----- Data for the task

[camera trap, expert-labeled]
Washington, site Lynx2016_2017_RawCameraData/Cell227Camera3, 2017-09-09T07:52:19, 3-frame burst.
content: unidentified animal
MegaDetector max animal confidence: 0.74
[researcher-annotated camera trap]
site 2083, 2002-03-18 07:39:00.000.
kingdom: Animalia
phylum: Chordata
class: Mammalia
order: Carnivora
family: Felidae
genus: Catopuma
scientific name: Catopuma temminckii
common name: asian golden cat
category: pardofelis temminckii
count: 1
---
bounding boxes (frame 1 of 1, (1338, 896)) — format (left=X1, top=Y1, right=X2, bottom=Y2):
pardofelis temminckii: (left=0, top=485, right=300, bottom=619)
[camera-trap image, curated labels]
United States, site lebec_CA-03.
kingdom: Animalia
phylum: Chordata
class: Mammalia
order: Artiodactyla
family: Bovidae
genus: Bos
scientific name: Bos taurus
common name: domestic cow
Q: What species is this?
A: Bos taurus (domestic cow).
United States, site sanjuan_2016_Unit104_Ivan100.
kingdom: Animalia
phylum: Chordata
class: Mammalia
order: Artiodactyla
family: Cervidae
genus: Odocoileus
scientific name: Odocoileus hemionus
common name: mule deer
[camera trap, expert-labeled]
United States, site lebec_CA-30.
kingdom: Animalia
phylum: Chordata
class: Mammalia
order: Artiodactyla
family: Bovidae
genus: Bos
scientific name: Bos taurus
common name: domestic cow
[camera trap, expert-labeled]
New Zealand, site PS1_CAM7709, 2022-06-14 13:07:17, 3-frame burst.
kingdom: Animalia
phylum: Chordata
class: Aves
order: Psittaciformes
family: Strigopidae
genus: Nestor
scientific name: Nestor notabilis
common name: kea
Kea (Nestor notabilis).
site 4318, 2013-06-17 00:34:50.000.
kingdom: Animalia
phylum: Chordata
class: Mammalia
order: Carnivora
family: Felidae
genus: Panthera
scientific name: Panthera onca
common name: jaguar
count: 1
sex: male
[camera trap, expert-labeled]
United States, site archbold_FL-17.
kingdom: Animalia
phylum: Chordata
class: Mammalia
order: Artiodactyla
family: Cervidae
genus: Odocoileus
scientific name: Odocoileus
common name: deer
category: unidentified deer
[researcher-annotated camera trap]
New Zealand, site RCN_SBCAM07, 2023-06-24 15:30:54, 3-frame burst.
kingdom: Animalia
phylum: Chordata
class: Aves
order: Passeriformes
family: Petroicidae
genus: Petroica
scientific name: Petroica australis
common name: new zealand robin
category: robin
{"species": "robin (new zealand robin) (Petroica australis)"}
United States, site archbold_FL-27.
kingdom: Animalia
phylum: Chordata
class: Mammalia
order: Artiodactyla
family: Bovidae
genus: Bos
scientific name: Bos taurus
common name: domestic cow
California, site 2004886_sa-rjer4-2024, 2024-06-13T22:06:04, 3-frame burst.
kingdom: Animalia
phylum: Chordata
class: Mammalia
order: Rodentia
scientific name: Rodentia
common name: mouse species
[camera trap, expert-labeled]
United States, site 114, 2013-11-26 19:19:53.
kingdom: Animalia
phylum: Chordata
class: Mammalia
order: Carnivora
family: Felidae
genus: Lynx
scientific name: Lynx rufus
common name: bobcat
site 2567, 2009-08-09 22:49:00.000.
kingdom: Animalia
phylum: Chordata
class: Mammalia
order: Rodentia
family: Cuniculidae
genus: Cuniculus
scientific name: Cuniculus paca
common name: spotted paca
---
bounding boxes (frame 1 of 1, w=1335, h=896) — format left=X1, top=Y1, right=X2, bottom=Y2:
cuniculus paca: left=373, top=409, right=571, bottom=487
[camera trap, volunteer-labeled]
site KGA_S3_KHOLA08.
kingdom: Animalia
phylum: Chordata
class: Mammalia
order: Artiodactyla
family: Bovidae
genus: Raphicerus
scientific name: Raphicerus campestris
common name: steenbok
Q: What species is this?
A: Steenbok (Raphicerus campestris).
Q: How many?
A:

----------

Would you give the listing again, word for word?

[camera trap, expert-labeled]
Washington, site Lynx2016_2017_RawCameraData/Cell227Camera3, 2017-09-09T07:52:19, 3-frame burst.
content: unidentified animal
MegaDetector max animal confidence: 0.74
[researcher-annotated camera trap]
site 2083, 2002-03-18 07:39:00.000.
kingdom: Animalia
phylum: Chordata
class: Mammalia
order: Carnivora
family: Felidae
genus: Catopuma
scientific name: Catopuma temminckii
common name: asian golden cat
category: pardofelis temminckii
count: 1
---
bounding boxes (frame 1 of 1, (1338, 896)) — format (left=X1, top=Y1, right=X2, bottom=Y2):
pardofelis temminckii: (left=0, top=485, right=300, bottom=619)
[camera-trap image, curated labels]
United States, site lebec_CA-03.
kingdom: Animalia
phylum: Chordata
class: Mammalia
order: Artiodactyla
family: Bovidae
genus: Bos
scientific name: Bos taurus
common name: domestic cow
Q: What species is this?
A: Bos taurus (domestic cow).
United States, site sanjuan_2016_Unit104_Ivan100.
kingdom: Animalia
phylum: Chordata
class: Mammalia
order: Artiodactyla
family: Cervidae
genus: Odocoileus
scientific name: Odocoileus hemionus
common name: mule deer
[camera trap, expert-labeled]
United States, site lebec_CA-30.
kingdom: Animalia
phylum: Chordata
class: Mammalia
order: Artiodactyla
family: Bovidae
genus: Bos
scientific name: Bos taurus
common name: domestic cow
[camera trap, expert-labeled]
New Zealand, site PS1_CAM7709, 2022-06-14 13:07:17, 3-frame burst.
kingdom: Animalia
phylum: Chordata
class: Aves
order: Psittaciformes
family: Strigopidae
genus: Nestor
scientific name: Nestor notabilis
common name: kea
Kea (Nestor notabilis).
site 4318, 2013-06-17 00:34:50.000.
kingdom: Animalia
phylum: Chordata
class: Mammalia
order: Carnivora
family: Felidae
genus: Panthera
scientific name: Panthera onca
common name: jaguar
count: 1
sex: male
[camera trap, expert-labeled]
United States, site archbold_FL-17.
kingdom: Animalia
phylum: Chordata
class: Mammalia
order: Artiodactyla
family: Cervidae
genus: Odocoileus
scientific name: Odocoileus
common name: deer
category: unidentified deer
[researcher-annotated camera trap]
New Zealand, site RCN_SBCAM07, 2023-06-24 15:30:54, 3-frame burst.
kingdom: Animalia
phylum: Chordata
class: Aves
order: Passeriformes
family: Petroicidae
genus: Petroica
scientific name: Petroica australis
common name: new zealand robin
category: robin
{"species": "robin (new zealand robin) (Petroica australis)"}
United States, site archbold_FL-27.
kingdom: Animalia
phylum: Chordata
class: Mammalia
order: Artiodactyla
family: Bovidae
genus: Bos
scientific name: Bos taurus
common name: domestic cow
California, site 2004886_sa-rjer4-2024, 2024-06-13T22:06:04, 3-frame burst.
kingdom: Animalia
phylum: Chordata
class: Mammalia
order: Rodentia
scientific name: Rodentia
common name: mouse species
[camera trap, expert-labeled]
United States, site 114, 2013-11-26 19:19:53.
kingdom: Animalia
phylum: Chordata
class: Mammalia
order: Carnivora
family: Felidae
genus: Lynx
scientific name: Lynx rufus
common name: bobcat
site 2567, 2009-08-09 22:49:00.000.
kingdom: Animalia
phylum: Chordata
class: Mammalia
order: Rodentia
family: Cuniculidae
genus: Cuniculus
scientific name: Cuniculus paca
common name: spotted paca
---
bounding boxes (frame 1 of 1, w=1335, h=896) — format left=X1, top=Y1, right=X2, bottom=Y2:
cuniculus paca: left=373, top=409, right=571, bottom=487
[camera trap, volunteer-labeled]
site KGA_S3_KHOLA08.
kingdom: Animalia
phylum: Chordata
class: Mammalia
order: Artiodactyla
family: Bovidae
genus: Raphicerus
scientific name: Raphicerus campestris
common name: steenbok
Q: What species is this?
A: Steenbok (Raphicerus campestris).
Q: How many?
A:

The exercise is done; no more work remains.